Dursun Özbek. Rizeli ve 28 yaşında. Teğmen rütbesine kadar gelmiş. Rütbesi diğerlerine kıyasla aşağıda olmasına rağmen başarıları gözümü doyuruyor. Fotoğrafına bakıp nasıl bir yüze sahip olduğunu çözmüştüm çoktan. Koyu kızıla yatkın saçları vardı ve açık tenliydi. Açık kahverengi gözlüydü. 180 santimetre civarı boya sahipti. Fotoğrafta dahi gülümsüyordu, demek ki güleç biri. Fakat ciddi bir tarafı gözükmüyordu.

Ekibin maskotu olur diyerekten dosyayı da Bergüzar'ınkinin üzerine koydum. Kalan son iki dosyadan, sağdaki duranı hızlıca kapıp incelemeye başladım. Bilal Yiğit Sezer'di sıradaki. 29 yaşına yeni basmış, Balkan göçmeni gözüküyordu. Kısacası Trakyalıydı.
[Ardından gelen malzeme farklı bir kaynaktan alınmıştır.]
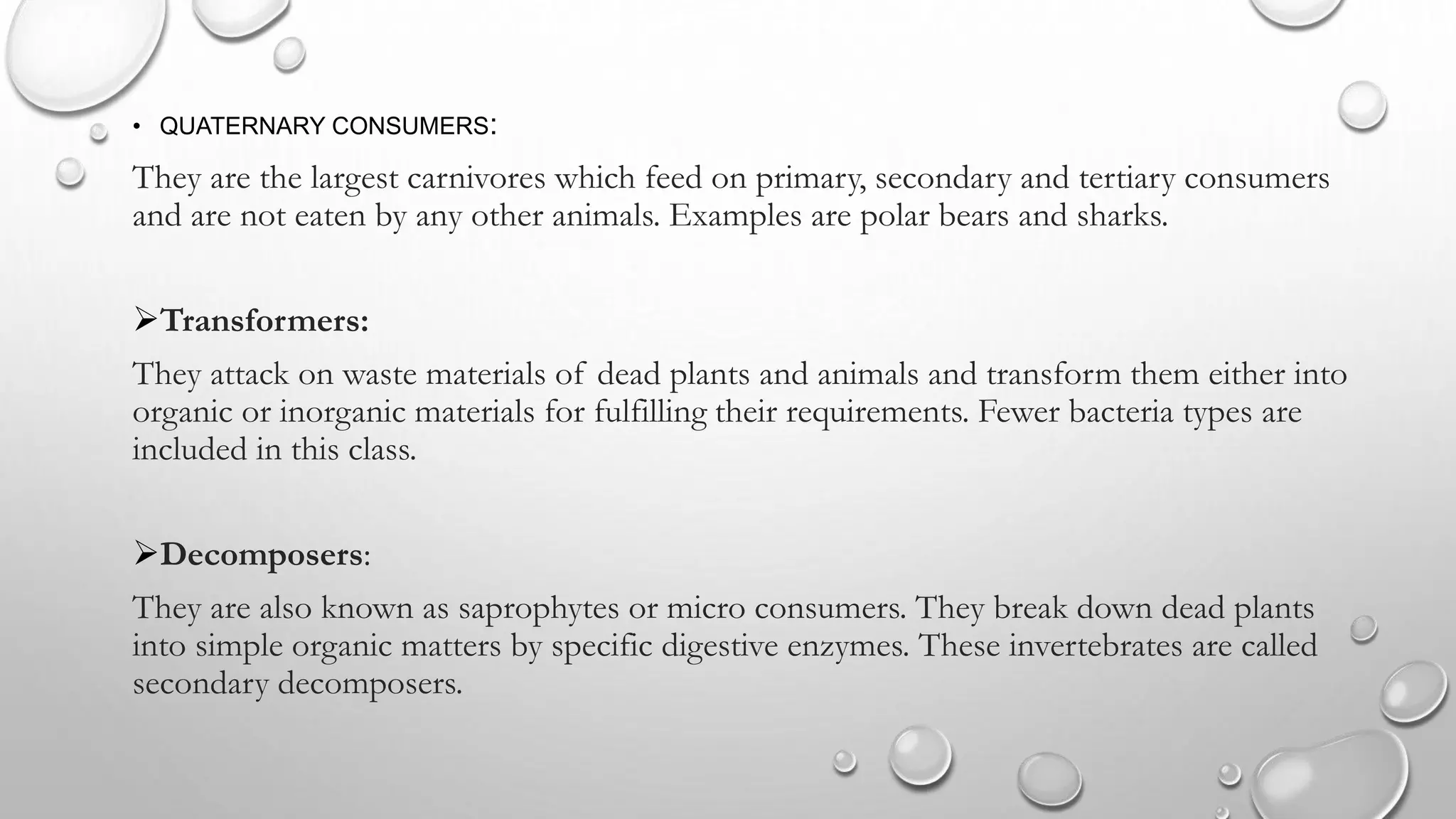 • QUATERNARY CONSUMERS:

They are the largest carnivores which feed on primary, secondary and tertiary consumers and are not eaten by any other animals. Examples are polar bears and sharks.

➢Transformers:

They attack on waste materials of dead plants and animals and transform them either into organic or inorganic materials for fulfilling their requirements. Fewer bacteria types are included in this class.

➢Decomposers:

They are also known as saprophytes or micro consumers. They break down dead plants into simple organic matters by specific digestive enzymes. These invertebrates are called secondary decomposers.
178 santimetre olan Bilal'i de kuracağım time alacaktım. Kalan dosyayı incelemeye gerek duymadım, zaten seçtiğim askerler, işinde en iyi olanlarıydı.

Dosyaları bir kenara kaldırdıktan sonra kendimi yatağa bırakacak iken telefonumun ekranının parlaması ile telefona yöneldim, çalan müziğin etkisi sayesinde birinin aradığını anladım.